L’autre innovation est l’intrusion de caractères physiologiques. Elle part de la condamnation ancienne (depuis saint Augustin), et toujours renouvelée, de l’amour de soi parce qu’il est un amour déréglé identifié au désir sensuel. Le désir est une préoccupation qui plus que jamais donne lieu à des développements neufs. La description physiologique du cerveau n’est pas exclue des spéculations, à l’instar, comme nous l’avons vu, de la prise en compte de la nature physique des choses, des êtres et des animaux. La séduction par la vue fait l’objet des plus vives inquiétudes au point d’associer la danse à l’impiété et à l’apostasie : si la condamnation de cette activité sociale est ancienne, ce serait aller trop vite en besogne que de n’y voir qu’une réitération usuelle, voire formelle. L’impression qui prévaut est au contraire celle d’une inquiétude plus vive, dont on se doute qu’elle ne repose pas seulement sur des fantasmes de clercs.

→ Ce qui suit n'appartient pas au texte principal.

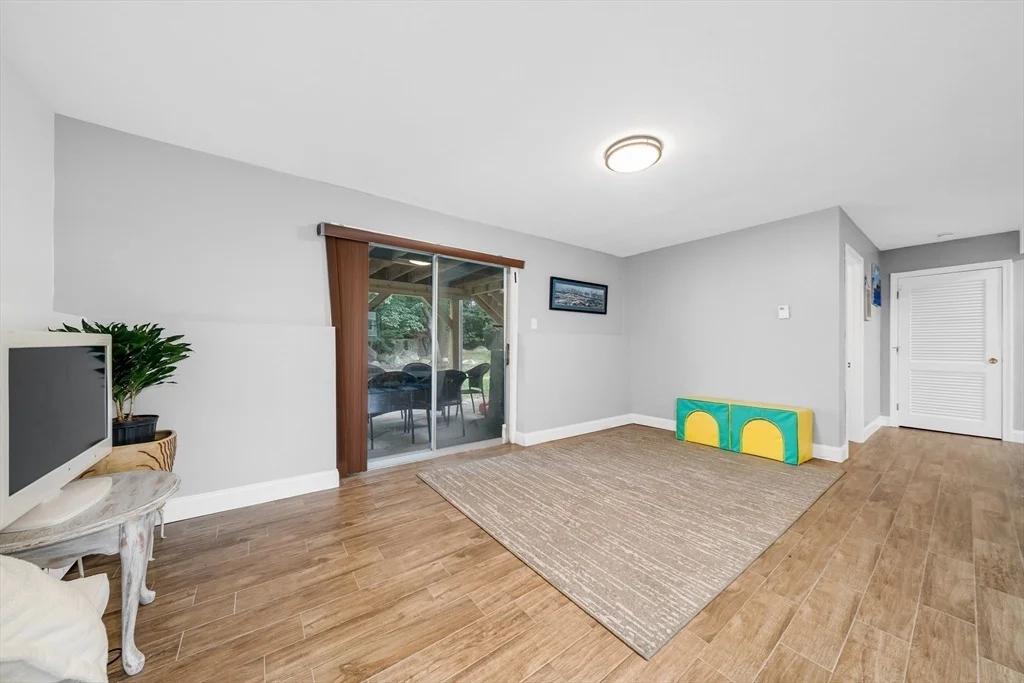 Photo of 8 Willowdale Dr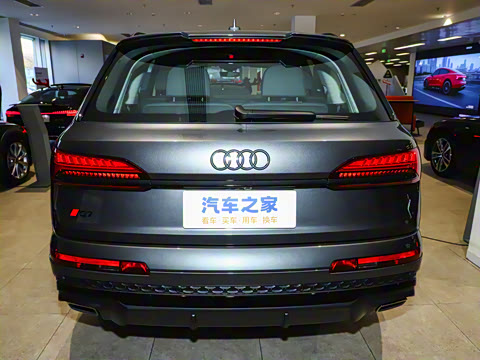 2025�� 55 TFSI quattro S line�˶���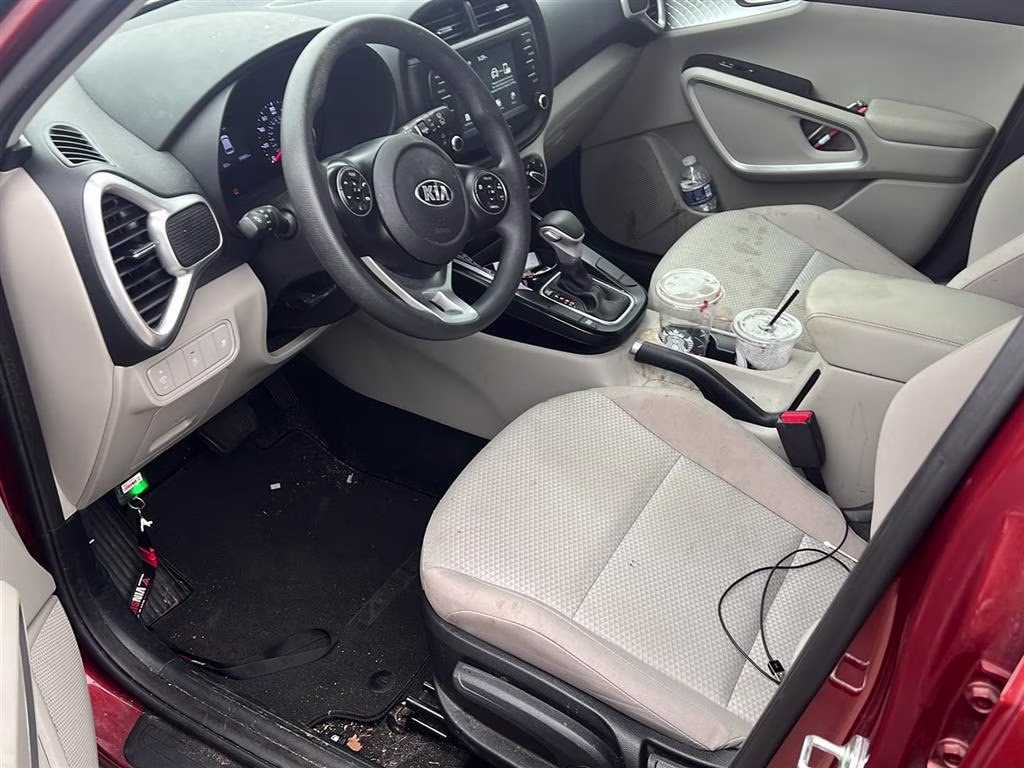 2020 ORANGE Kia SOUL (2.0L) HATCHBACK FWD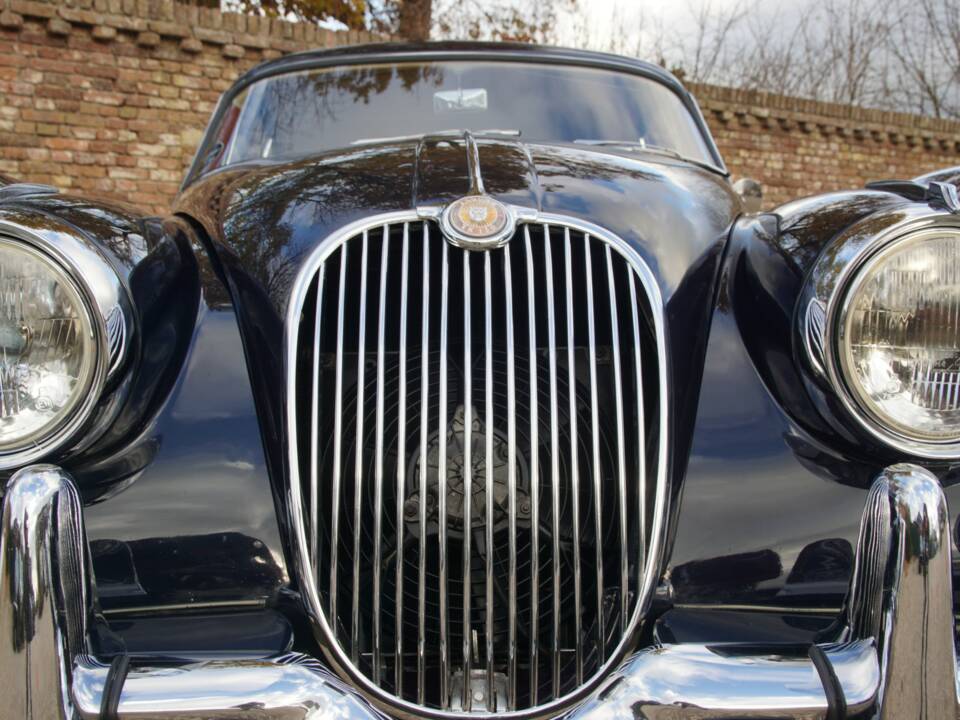 Image 13/50 of Jaguar XK 150 3.4 S FHC (1959)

Les ramifications de la pensée économique qui se développe chez les frères mineurs entrent également en résonance avec l’apostat au sens où celui-ci contribue à miner l’amitié et la fidélité qui doivent prévaloir dans les échanges marchands. Plus classique enfin, mais bien en phase avec l’époque, est la malédiction dont les savants sont la cible car ils sont supposés propager l’erreur, et dont la curiosité est facteur de désordre. Les mentions de l’apostat et de l’apostasie sont rarement très développées dans la production intellectuelle des maîtres, mais le fait qu’elles ne soient pas éludées et qu’elles soient chargées de sens nouveaux ou incluses dans des raisonnements originaux dit qu’à défaut 172d’avoir une richesse absolue, la notion revêt une plasticité telle qu’elle ne tombe pas en désuétude, loin s’en faut, pas plus qu’elle ne figure à titre uniquement antiquaire.
J’évoquerai dans les pages qui suivent, en premier lieu l’exégèse biblique au xiiie siècle, ensuite les productions des principaux auteurs principalement dans l’ordre chronologique de leur apparition, d’Alexandre de Halès à John Wyclif. Toutefois la priorité sera plusieurs fois accordée à des thèmes qui appelleront des comparaisons immédiates entre les penseurs ; un intermède sera également consacré à l’Église médiévale vis-à-vis de la danse, dans la mesure où au moins un auteur du xiiie siècle, Albert le Grand, y invite.